Data oriented programming [23]

5.4 implementation of mediation algorithm

You: what changes need to be made to the code in order to implement the mediation algorithm?

Joe: it just needs to modify systemdata The code of commit () is shown in listing 5.1.

Listing 5.1 system data class

class SystemData {
    systemData;

    get() {
        return this.systemData;
    }

    set(_systemData) {
        this.systemData = _systemData;
    }

    commit(previous, next) {
        if(!SystemValidity.validate(previous, next)) {
            throw "The system data to be committed is not valid!";
        };
        this.systemData = SystemConsistency.reconcile(this.systemData,
                                                      previous,
                                                      next);
    }
}

You: so how does SystemConsistency adjust?

Joe: the SystemConsistency class exposed in listing 5.2 starts the reconciliation process by comparing the previous one with the current one. If they are the same, then we'll fast forward and go back to the next one.

Listing 5.2 mediation process in operation

class SystemConsistency {
    static threeWayMerge(current, previous, next) {
        var previousToCurrent = DataDiff.diff(previous, current);
        var previousToNext = DataDiff.diff(previous, next);
        if(DataDiff.isEmptyIntersection(previousToCurrent, previousToNext)) {
            return DataDiff.patch(current, previousToNext);
        }
        throw "Conflicting concurrent mutations.";
    }
    static reconcile(current, previous, next) {
        if(current == previous) {
            return next;
        }
        return SystemConsistency.threeWayMerge(current,
                                               previous,
                                               next);
    }
}

TIP on the one hand, the code of SystemConsistency class is exquisite.

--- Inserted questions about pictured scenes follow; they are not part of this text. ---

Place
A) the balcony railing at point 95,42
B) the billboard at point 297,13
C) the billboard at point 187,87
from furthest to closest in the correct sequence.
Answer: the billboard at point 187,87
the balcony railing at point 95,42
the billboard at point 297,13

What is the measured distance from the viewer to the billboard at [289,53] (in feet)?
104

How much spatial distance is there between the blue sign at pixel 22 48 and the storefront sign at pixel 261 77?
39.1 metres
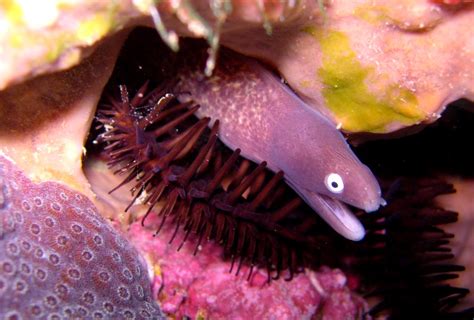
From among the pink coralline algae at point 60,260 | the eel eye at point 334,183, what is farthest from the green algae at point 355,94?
the pink coralline algae at point 60,260

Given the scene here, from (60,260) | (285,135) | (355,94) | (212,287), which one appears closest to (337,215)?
(285,135)

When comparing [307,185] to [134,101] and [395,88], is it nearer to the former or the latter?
[395,88]

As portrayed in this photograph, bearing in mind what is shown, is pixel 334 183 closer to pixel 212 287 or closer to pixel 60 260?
pixel 212 287

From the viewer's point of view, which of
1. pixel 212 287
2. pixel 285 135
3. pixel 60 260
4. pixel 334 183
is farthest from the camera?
pixel 212 287

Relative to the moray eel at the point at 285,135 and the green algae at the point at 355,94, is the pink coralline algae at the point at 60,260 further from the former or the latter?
the green algae at the point at 355,94

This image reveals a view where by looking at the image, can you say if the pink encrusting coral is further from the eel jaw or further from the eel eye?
the eel eye

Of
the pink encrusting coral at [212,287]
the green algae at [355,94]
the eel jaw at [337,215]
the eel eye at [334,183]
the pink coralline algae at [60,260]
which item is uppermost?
the green algae at [355,94]
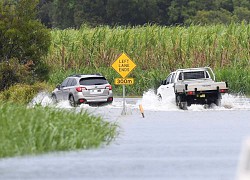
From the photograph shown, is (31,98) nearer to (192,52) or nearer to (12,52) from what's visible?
(12,52)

On the other hand, the code is stateless.

You: wait a minute! Why do you compare previous and current by reference? You should compare them with values. If you want to compare all the leaves of two nested hash graphs, the amount of calculation will be very large.

Joe: This is another advantage of immutable data: when the data is not mutated, it is safe to compare references. If they are the same, we can determine that the data is the same.

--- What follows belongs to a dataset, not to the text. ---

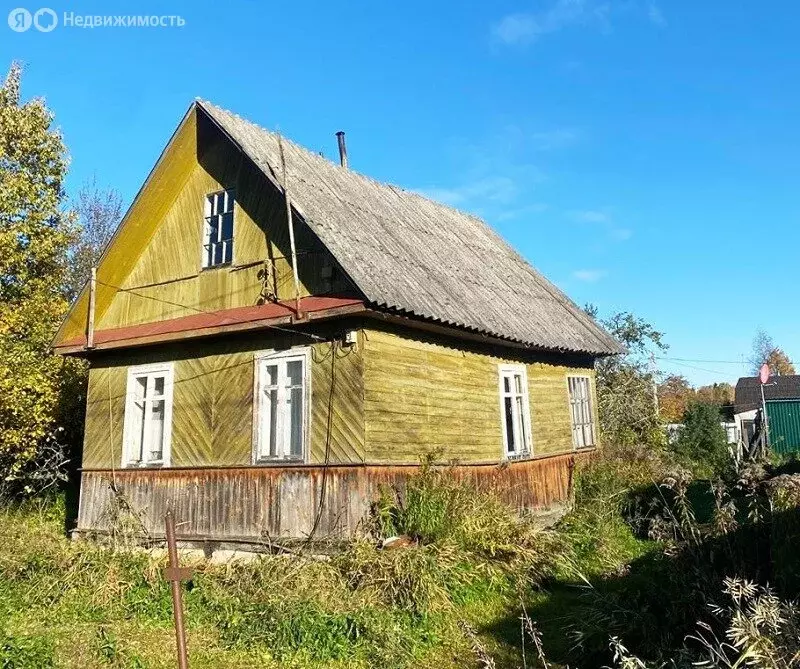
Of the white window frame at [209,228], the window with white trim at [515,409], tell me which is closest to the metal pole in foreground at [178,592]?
the white window frame at [209,228]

TIP when the data is immutable, it is safe to compare by reference. This is super fast: when the references are the same, it means that the data is the same.

You: how about the implementation of the three-way merging algorithm?

Joe: when the previous is different from the current, it means that the simultaneous mutation has run. To determine whether there is a conflict, we calculate two differences: previousToCurrent and previousToNext. If the intersection of the two differences is empty, it means that there is no conflict. We can safely incorporate the changes caused by the transition from the previous to the next. In terms of code, we merge previousToNext into current.

take a closer look at the code of the SystemConsistency class in listing 5.2. You try to find out whether these codes are thread safe.

You: I don't think the code of the SystemConsistency class in listing 5.2 is thread safe. If there is a context switch between checking whether the system has changed in the SystemConsistency class and updating the state in the SystemData class, a mutation may overwrite the previous mutation.

Joe: you're absolutely right! Code works well in a single threaded environment like JavaScript, where concurrency is handled through event loops. However, in a multithreaded environment, the code needs to be improved and thread safe using atoms. I'll tell you how to do it in the second part.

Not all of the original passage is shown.